## Work to be completed
Locate every line in the material below that contains the word "this", treating uppercase and lowercase letters as distinct, and copy each such line.

* * * * * * * * *

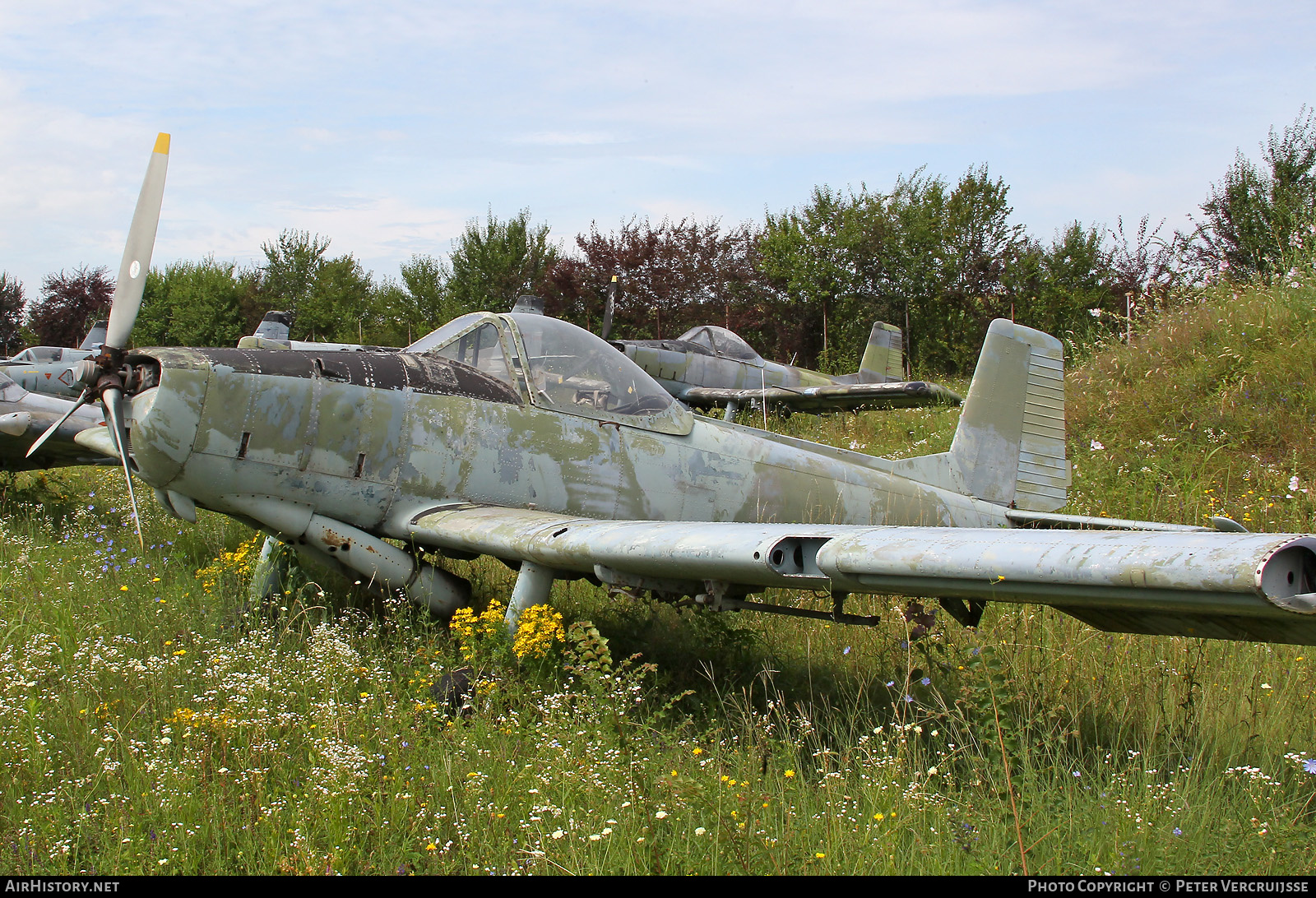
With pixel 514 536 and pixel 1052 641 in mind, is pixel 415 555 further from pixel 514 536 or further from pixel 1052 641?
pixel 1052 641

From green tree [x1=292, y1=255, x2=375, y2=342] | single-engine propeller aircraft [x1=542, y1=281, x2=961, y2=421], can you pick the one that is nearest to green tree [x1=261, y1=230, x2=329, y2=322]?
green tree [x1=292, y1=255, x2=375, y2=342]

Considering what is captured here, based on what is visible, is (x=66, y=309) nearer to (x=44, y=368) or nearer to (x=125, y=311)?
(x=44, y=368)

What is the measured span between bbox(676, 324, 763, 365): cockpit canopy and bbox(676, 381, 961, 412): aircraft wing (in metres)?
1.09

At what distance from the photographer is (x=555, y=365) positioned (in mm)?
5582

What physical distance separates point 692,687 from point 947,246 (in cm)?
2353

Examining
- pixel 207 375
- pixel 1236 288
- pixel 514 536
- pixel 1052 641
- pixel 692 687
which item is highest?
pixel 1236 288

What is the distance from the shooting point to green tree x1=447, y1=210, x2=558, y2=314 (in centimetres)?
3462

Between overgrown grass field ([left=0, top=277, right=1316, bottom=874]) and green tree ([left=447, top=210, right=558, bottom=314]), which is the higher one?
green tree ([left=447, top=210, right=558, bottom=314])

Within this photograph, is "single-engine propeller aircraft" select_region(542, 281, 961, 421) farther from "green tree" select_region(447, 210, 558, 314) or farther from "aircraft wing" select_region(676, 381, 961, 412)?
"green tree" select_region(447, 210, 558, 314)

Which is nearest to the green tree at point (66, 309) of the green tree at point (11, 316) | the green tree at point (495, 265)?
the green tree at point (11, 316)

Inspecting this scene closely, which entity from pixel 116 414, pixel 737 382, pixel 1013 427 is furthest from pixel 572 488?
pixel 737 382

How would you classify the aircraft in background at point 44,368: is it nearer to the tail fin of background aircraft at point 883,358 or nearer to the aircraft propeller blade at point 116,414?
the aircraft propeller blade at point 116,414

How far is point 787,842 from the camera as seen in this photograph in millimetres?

* * * * * * * * *

## Finished task
Within this photograph, is "single-engine propeller aircraft" select_region(542, 281, 961, 421) farther from "green tree" select_region(447, 210, 558, 314) or farther from "aircraft wing" select_region(676, 381, 961, 412)?
Inspecting this scene closely, which entity from pixel 116 414, pixel 737 382, pixel 1013 427 is furthest from pixel 572 488?
How far is point 787,842 from the camera as seen in this photograph in millimetres?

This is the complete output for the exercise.